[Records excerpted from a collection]
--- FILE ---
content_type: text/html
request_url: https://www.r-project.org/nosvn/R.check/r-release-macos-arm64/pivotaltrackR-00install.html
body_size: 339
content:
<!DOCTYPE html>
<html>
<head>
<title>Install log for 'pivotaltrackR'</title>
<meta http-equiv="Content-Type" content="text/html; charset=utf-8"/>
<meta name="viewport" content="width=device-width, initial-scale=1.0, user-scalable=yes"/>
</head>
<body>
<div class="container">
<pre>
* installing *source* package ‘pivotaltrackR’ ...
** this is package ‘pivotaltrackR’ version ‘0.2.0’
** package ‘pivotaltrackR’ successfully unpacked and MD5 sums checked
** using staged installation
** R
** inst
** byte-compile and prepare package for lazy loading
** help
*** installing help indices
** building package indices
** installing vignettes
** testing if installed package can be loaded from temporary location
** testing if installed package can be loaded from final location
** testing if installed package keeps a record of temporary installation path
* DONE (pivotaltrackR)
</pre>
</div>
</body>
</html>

YOUR INSTRUCTIONS ▸
The expected result is a copy of each line in the records where "installing" appears.

SOLUTION FOR THIS PROBLEM ▸
* installing *source* package ‘pivotaltrackR’ ...
*** installing help indices
** installing vignettes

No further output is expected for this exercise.